-- Materials provided follows --
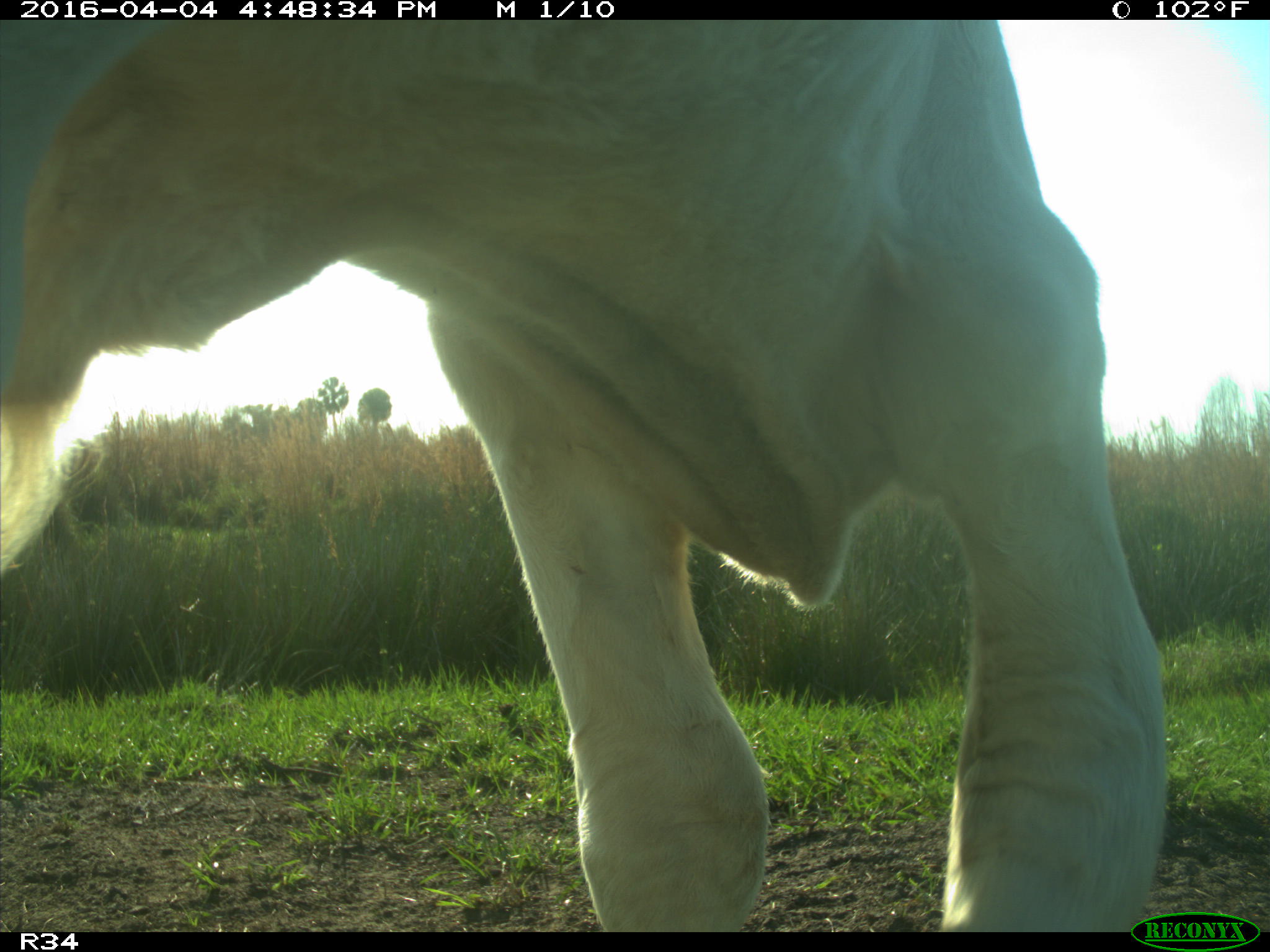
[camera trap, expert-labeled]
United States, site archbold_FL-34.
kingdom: Animalia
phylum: Chordata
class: Mammalia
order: Artiodactyla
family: Bovidae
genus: Bos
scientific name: Bos taurus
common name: domestic cow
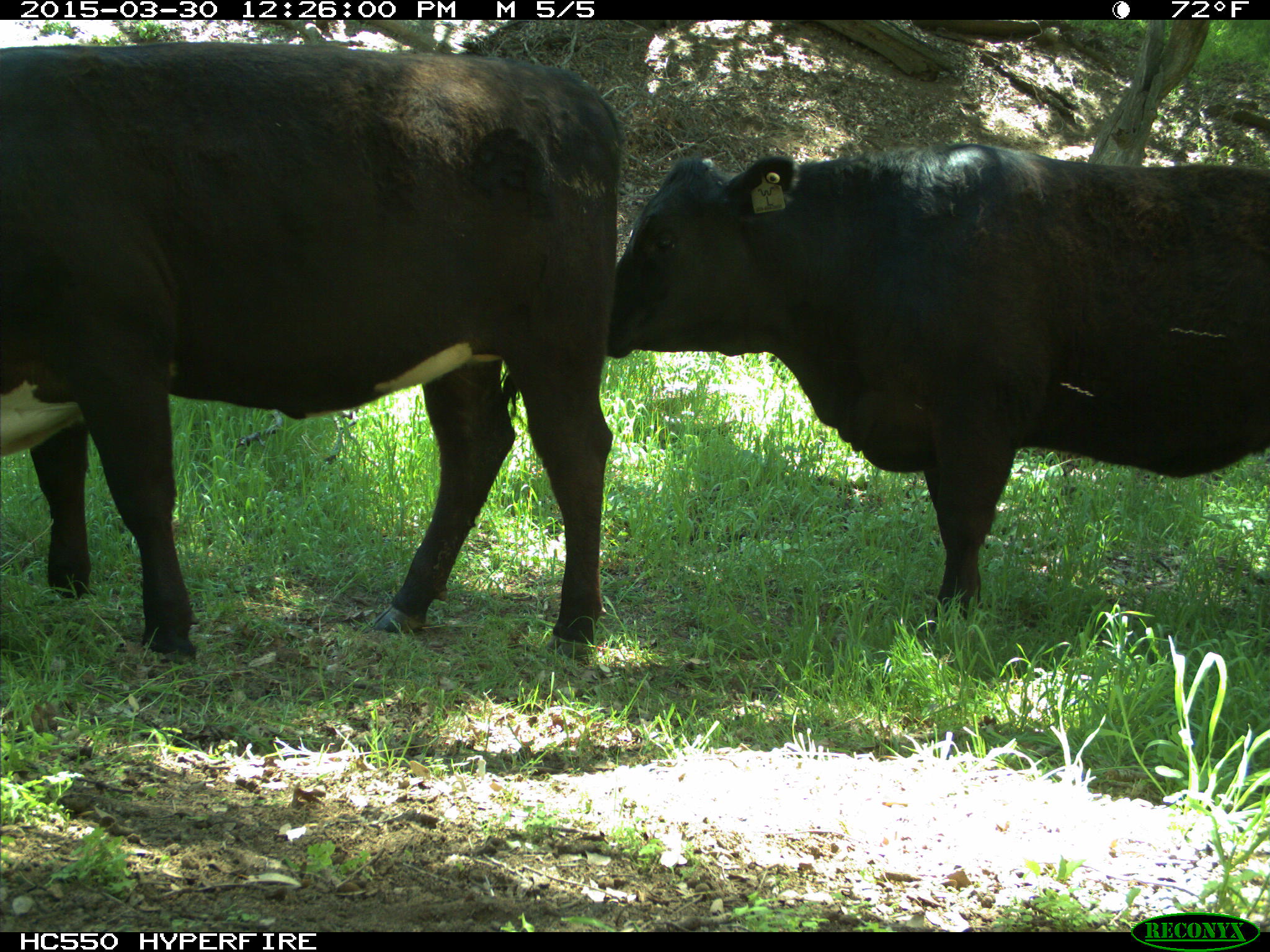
-- Materials provided concluded --
### Task description
Only the entries themselves should be output, word for word, with all pictures omitted.

### Written reply
[camera trap, expert-labeled]
United States, site archbold_FL-34.
kingdom: Animalia
phylum: Chordata
class: Mammalia
order: Artiodactyla
family: Bovidae
genus: Bos
scientific name: Bos taurus
common name: domestic cow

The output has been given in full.